-- Bagian Dokumen --
Prabu Bunisora  adalah adik Maharaja Sunda bernama Maharaja Linggabuana yang gugur melawan pasukan Majapahit di palagan Bubat tahun 1357. Ketika itu putera mahkota Sunda, Niskala Wastu Kancana (adik Dyah Pithaloka) baru berusia sembilan tahun. Prabu Bunisora lalu diangkat sebagai wali bagi keponakannya itu atas tahta Sunda bergelar Hyang Bunisora Mangkubumi Suradipati, berkedudukan di ibukota Sunda, Kawali (Ciamis).   Prabu Bunisora mempunyai seorang puteri bernama Nay Ratna Mayangsari, sang puteri kemudian diperisteri Niskala Wastu Kancana (1371-1475) yang kemudian meneruskan tahta Sunda sebagai Maharaja di Kawali. Prabu Bunisora setelah menyerahkan tahta kepada keponakannya hidup sebagai brahmana (pendeta, begawan, petapa, resi) yang sangat disegani di Jampang bergelar Batara Guru di jampang. Prabu Bunisora kemudian wafat dan dimakamkan di Geger Omas.

-- Data Tercatat --
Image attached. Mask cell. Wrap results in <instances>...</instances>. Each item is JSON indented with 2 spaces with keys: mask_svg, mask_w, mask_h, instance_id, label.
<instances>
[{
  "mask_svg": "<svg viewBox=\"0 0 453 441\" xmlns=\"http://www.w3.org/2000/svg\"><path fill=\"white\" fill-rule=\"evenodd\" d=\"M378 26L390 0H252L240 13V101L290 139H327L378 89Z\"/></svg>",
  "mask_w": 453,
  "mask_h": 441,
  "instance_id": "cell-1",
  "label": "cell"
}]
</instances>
==
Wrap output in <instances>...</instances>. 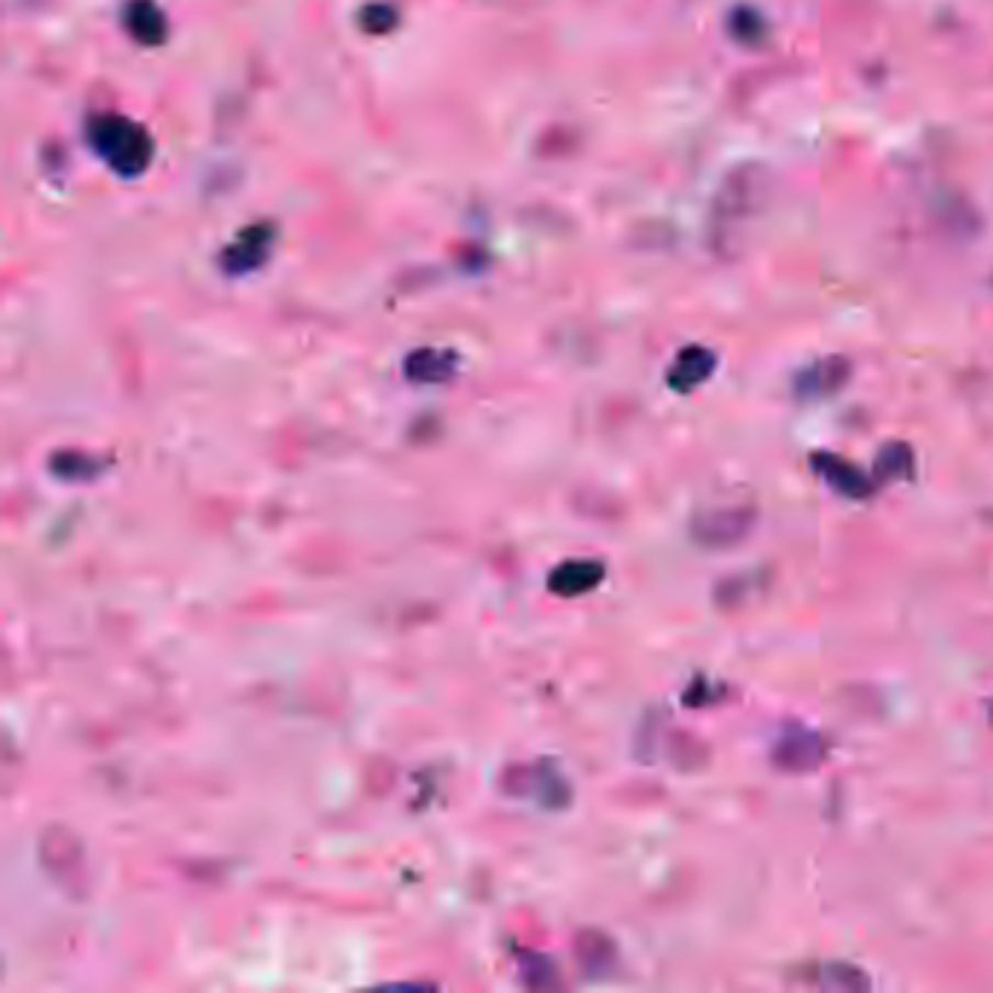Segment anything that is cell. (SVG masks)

-- Soal Latihan --
1/ Ulangi dengan tepat bagian teks tentang Prabu Bunisora, dimulai dengan "Prabu Bunisora  adalah" dan berlanjut sampai "di Geger Omas.".
2/ Menurut teks tentang Prabu Bunisora, di mana ia dimakamkan setelah wafat?
3/ Teruskan teks tentang Prabu Bunisora mulai dari sesudah kalimat terakhirnya.

-- Jawaban Latihan --
1/
Prabu Bunisora  adalah adik Maharaja Sunda bernama Maharaja Linggabuana yang gugur melawan pasukan Majapahit di palagan Bubat tahun 1357. Ketika itu putera mahkota Sunda, Niskala Wastu Kancana (adik Dyah Pithaloka) baru berusia sembilan tahun. Prabu Bunisora lalu diangkat sebagai wali bagi keponakannya itu atas tahta Sunda bergelar Hyang Bunisora Mangkubumi Suradipati, berkedudukan di ibukota Sunda, Kawali (Ciamis).   Prabu Bunisora mempunyai seorang puteri bernama Nay Ratna Mayangsari, sang puteri kemudian diperisteri Niskala Wastu Kancana (1371-1475) yang kemudian meneruskan tahta Sunda sebagai Maharaja di Kawali. Prabu Bunisora setelah menyerahkan tahta kepada keponakannya hidup sebagai brahmana (pendeta, begawan, petapa, resi) yang sangat disegani di Jampang bergelar Batara Guru di jampang. Prabu Bunisora kemudian wafat dan dimakamkan di Geger Omas.

2/ Di Geger Omas.

3/
Sanghyang Borosngora versi Sejarah Cianjur 

Menurut versi Sejarah Cianjur, Sanghyang Borosngora dikenal sebagai Prabu Jampang Manggung. Nama aslinya adalah Pangeran Sanghyang Borosngora, ia putera kedua Adipati Singacala (Panjalu) yang bernama Prabu Cakradewa. Prabu Cakradewa sendiri adalah putera Sedang Larang, Sedang Larang adalah putera Ratu Prapa Selawati.

Sanghyang Borosngora adalah putera Prabu Cakradewa dari permaisuri yang bernama Ratu Sari Permanadewi. Ratu Sari Permanadewi adalah putera keenam dari Adipati Wanaperi Sang Aria Kikis, jadi Sanghyang Borosngora adalah saudara misan Dalem Cikundul.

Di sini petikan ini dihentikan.